## SOURCE TEXT

[Mono-list] Making a ruby.net compiler
Sat, 10 May 2003 13:48:52 +0200
Just wanted to elaborate on two bits.
On 05/09/03 Miguel de Icaza wrote:
> But I am biased against Parrot, because I think that many of the core
> premises they started with are incorrect ('register machines are better
> than stack ones, because there is register allocation research',
> `opcodes are 32-bits, because we want to have many opcodes').
There is a paper out there for quite some time that shows that for
interpreters, the more a single opcode does, the faster the VM is
(intuitively, more native code compiled from C is executed than
the actual bytecode and there is less opcode dispatch overhead).
Anyone that follows the development of parrot can check how much effort
has gone in reducing opcode dispatch, for example.
So they figured out two things:
1) that they need lots of opcodes so that they can add as many
specialized opcodes as they want
2) that a register VM uses less opcodes that a stack machine
and as such the opcode dispatch overhead is reduced
Note that both of these things make sense per se. They real issue is
part in the implementation and part on what you really want to build.
Implementation-wise, for example, to add two integers, the bytecode
"32-bit integer add opcode" "32-bit src1/dest register" "32-bit src2 register"
so it's 12 bytes. On the CLR this is:
*) a single 1-byte add opcode if the operands are already on the
*) or the sequence:
this can be from as little as 2 bytes to 13 bytes (but it will
usually be 7 bytes or less)

## TO DO
1. According to the mailing-list post, how many bytes does the Parrot bytecode for adding two integers take?
2. Reproduce the mailing-list post word for word, starting with "On 05/09/03 Miguel" and going on through "opcode dispatch overhead).".

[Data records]

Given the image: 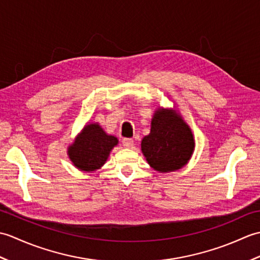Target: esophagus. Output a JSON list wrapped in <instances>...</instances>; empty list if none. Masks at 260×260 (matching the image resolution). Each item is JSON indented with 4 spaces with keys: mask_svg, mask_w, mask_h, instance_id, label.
I'll return each instance as SVG.
<instances>
[{
    "mask_svg": "<svg viewBox=\"0 0 260 260\" xmlns=\"http://www.w3.org/2000/svg\"><path fill=\"white\" fill-rule=\"evenodd\" d=\"M123 145L125 146V147H131V146H133V144H134V141L132 140V139H123Z\"/></svg>",
    "mask_w": 260,
    "mask_h": 260,
    "instance_id": "1",
    "label": "esophagus"
}]
</instances>
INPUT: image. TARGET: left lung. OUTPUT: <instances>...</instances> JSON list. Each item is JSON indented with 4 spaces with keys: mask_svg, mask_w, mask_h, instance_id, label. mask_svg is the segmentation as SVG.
<instances>
[{
    "mask_svg": "<svg viewBox=\"0 0 260 260\" xmlns=\"http://www.w3.org/2000/svg\"><path fill=\"white\" fill-rule=\"evenodd\" d=\"M194 140L179 115L159 109L152 119L151 133L142 141V152L152 168L159 172L179 170L189 161Z\"/></svg>",
    "mask_w": 260,
    "mask_h": 260,
    "instance_id": "obj_1",
    "label": "left lung"
}]
</instances>
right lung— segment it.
Masks as SVG:
<instances>
[{"instance_id":"right-lung-1","label":"right lung","mask_w":260,"mask_h":260,"mask_svg":"<svg viewBox=\"0 0 260 260\" xmlns=\"http://www.w3.org/2000/svg\"><path fill=\"white\" fill-rule=\"evenodd\" d=\"M117 139L107 135L98 124L87 125L69 147V157L82 171L97 170L105 164Z\"/></svg>"}]
</instances>
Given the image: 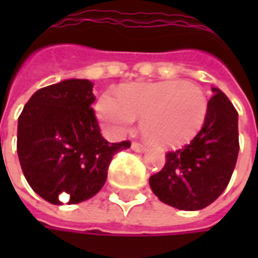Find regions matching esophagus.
<instances>
[{"instance_id": "esophagus-1", "label": "esophagus", "mask_w": 258, "mask_h": 258, "mask_svg": "<svg viewBox=\"0 0 258 258\" xmlns=\"http://www.w3.org/2000/svg\"><path fill=\"white\" fill-rule=\"evenodd\" d=\"M131 149L134 152H138V153H141V152L145 151V146L141 145V144H138V142H133L131 144Z\"/></svg>"}]
</instances>
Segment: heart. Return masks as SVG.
Listing matches in <instances>:
<instances>
[{
    "label": "heart",
    "mask_w": 258,
    "mask_h": 258,
    "mask_svg": "<svg viewBox=\"0 0 258 258\" xmlns=\"http://www.w3.org/2000/svg\"><path fill=\"white\" fill-rule=\"evenodd\" d=\"M209 101L199 85L184 80L131 84L117 98L103 95L96 116L112 133H124L141 118V133L152 144L175 146L192 140L205 123Z\"/></svg>",
    "instance_id": "1"
}]
</instances>
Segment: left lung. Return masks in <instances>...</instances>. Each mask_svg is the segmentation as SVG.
Instances as JSON below:
<instances>
[{"label": "left lung", "instance_id": "left-lung-1", "mask_svg": "<svg viewBox=\"0 0 258 258\" xmlns=\"http://www.w3.org/2000/svg\"><path fill=\"white\" fill-rule=\"evenodd\" d=\"M203 127L189 144L168 152L166 164L149 178L153 194L178 210H202L225 190L239 153L238 112L216 87Z\"/></svg>", "mask_w": 258, "mask_h": 258}]
</instances>
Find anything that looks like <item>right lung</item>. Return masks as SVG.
<instances>
[{"instance_id":"1","label":"right lung","mask_w":258,"mask_h":258,"mask_svg":"<svg viewBox=\"0 0 258 258\" xmlns=\"http://www.w3.org/2000/svg\"><path fill=\"white\" fill-rule=\"evenodd\" d=\"M92 81L69 79L34 92L18 120V156L27 182L52 205H76L105 184L112 157L130 142L109 144L92 110Z\"/></svg>"}]
</instances>
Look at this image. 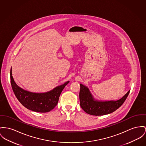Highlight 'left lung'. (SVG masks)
<instances>
[{
  "label": "left lung",
  "mask_w": 146,
  "mask_h": 146,
  "mask_svg": "<svg viewBox=\"0 0 146 146\" xmlns=\"http://www.w3.org/2000/svg\"><path fill=\"white\" fill-rule=\"evenodd\" d=\"M129 91H128L122 98L116 101L100 102L94 100L88 88L80 84L79 94L80 106L82 110L89 115L102 116L109 114L115 111L122 106L126 100Z\"/></svg>",
  "instance_id": "obj_1"
}]
</instances>
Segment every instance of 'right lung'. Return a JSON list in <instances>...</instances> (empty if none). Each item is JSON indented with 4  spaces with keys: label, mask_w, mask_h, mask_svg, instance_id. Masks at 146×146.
<instances>
[{
    "label": "right lung",
    "mask_w": 146,
    "mask_h": 146,
    "mask_svg": "<svg viewBox=\"0 0 146 146\" xmlns=\"http://www.w3.org/2000/svg\"><path fill=\"white\" fill-rule=\"evenodd\" d=\"M10 82L13 92L20 102L27 108L37 112H48L58 103L60 95L69 81L43 94L30 92L19 88L14 82L10 70Z\"/></svg>",
    "instance_id": "add662e5"
}]
</instances>
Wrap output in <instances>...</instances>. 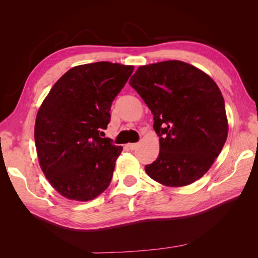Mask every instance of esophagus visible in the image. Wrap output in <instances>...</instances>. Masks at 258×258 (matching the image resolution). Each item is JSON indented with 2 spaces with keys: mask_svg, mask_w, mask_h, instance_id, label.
I'll use <instances>...</instances> for the list:
<instances>
[{
  "mask_svg": "<svg viewBox=\"0 0 258 258\" xmlns=\"http://www.w3.org/2000/svg\"><path fill=\"white\" fill-rule=\"evenodd\" d=\"M126 146L129 148V150L134 151V150H136V148H137V146H138V143H128Z\"/></svg>",
  "mask_w": 258,
  "mask_h": 258,
  "instance_id": "esophagus-1",
  "label": "esophagus"
}]
</instances>
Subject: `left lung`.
<instances>
[{
    "label": "left lung",
    "instance_id": "left-lung-1",
    "mask_svg": "<svg viewBox=\"0 0 258 258\" xmlns=\"http://www.w3.org/2000/svg\"><path fill=\"white\" fill-rule=\"evenodd\" d=\"M154 115L157 159L147 175L165 186L189 185L204 176L228 135L220 88L196 67L178 60L140 67L129 81Z\"/></svg>",
    "mask_w": 258,
    "mask_h": 258
}]
</instances>
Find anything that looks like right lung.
I'll list each match as a JSON object with an SVG mask.
<instances>
[{
    "label": "right lung",
    "mask_w": 258,
    "mask_h": 258,
    "mask_svg": "<svg viewBox=\"0 0 258 258\" xmlns=\"http://www.w3.org/2000/svg\"><path fill=\"white\" fill-rule=\"evenodd\" d=\"M135 67L101 61L72 68L38 108L34 140L45 176L62 196L88 201L111 183L122 147L102 138L111 105Z\"/></svg>",
    "instance_id": "1"
}]
</instances>
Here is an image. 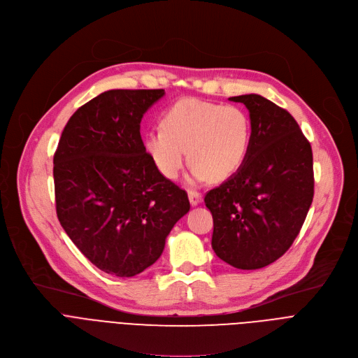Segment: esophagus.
I'll use <instances>...</instances> for the list:
<instances>
[{
  "label": "esophagus",
  "mask_w": 358,
  "mask_h": 358,
  "mask_svg": "<svg viewBox=\"0 0 358 358\" xmlns=\"http://www.w3.org/2000/svg\"><path fill=\"white\" fill-rule=\"evenodd\" d=\"M202 199H203V196H202L201 192H198V190H189V202H190L192 206L199 205L202 202Z\"/></svg>",
  "instance_id": "obj_1"
}]
</instances>
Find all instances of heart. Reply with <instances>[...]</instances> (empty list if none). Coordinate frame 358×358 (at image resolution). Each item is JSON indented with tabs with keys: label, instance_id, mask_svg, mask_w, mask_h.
I'll use <instances>...</instances> for the list:
<instances>
[{
	"label": "heart",
	"instance_id": "heart-1",
	"mask_svg": "<svg viewBox=\"0 0 358 358\" xmlns=\"http://www.w3.org/2000/svg\"><path fill=\"white\" fill-rule=\"evenodd\" d=\"M252 137L250 115L239 106L183 99L162 116V129L143 136V149L156 169L175 179L192 163L189 182H215L232 176L248 155Z\"/></svg>",
	"mask_w": 358,
	"mask_h": 358
}]
</instances>
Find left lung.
I'll return each mask as SVG.
<instances>
[{
	"label": "left lung",
	"mask_w": 358,
	"mask_h": 358,
	"mask_svg": "<svg viewBox=\"0 0 358 358\" xmlns=\"http://www.w3.org/2000/svg\"><path fill=\"white\" fill-rule=\"evenodd\" d=\"M250 110L252 137L242 166L209 190L212 248L238 269L281 258L298 236L314 198L313 150L285 108L259 94L229 97Z\"/></svg>",
	"instance_id": "obj_1"
}]
</instances>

## SOLUTIONS BY TASK
1. 12 bytes.

2.
On 05/09/03 Miguel de Icaza wrote:
> But I am biased against Parrot, because I think that many of the core
> premises they started with are incorrect ('register machines are better
> than stack ones, because there is register allocation research',
> `opcodes are 32-bits, because we want to have many opcodes').
There is a paper out there for quite some time that shows that for
interpreters, the more a single opcode does, the faster the VM is
(intuitively, more native code compiled from C is executed than
the actual bytecode and there is less opcode dispatch overhead).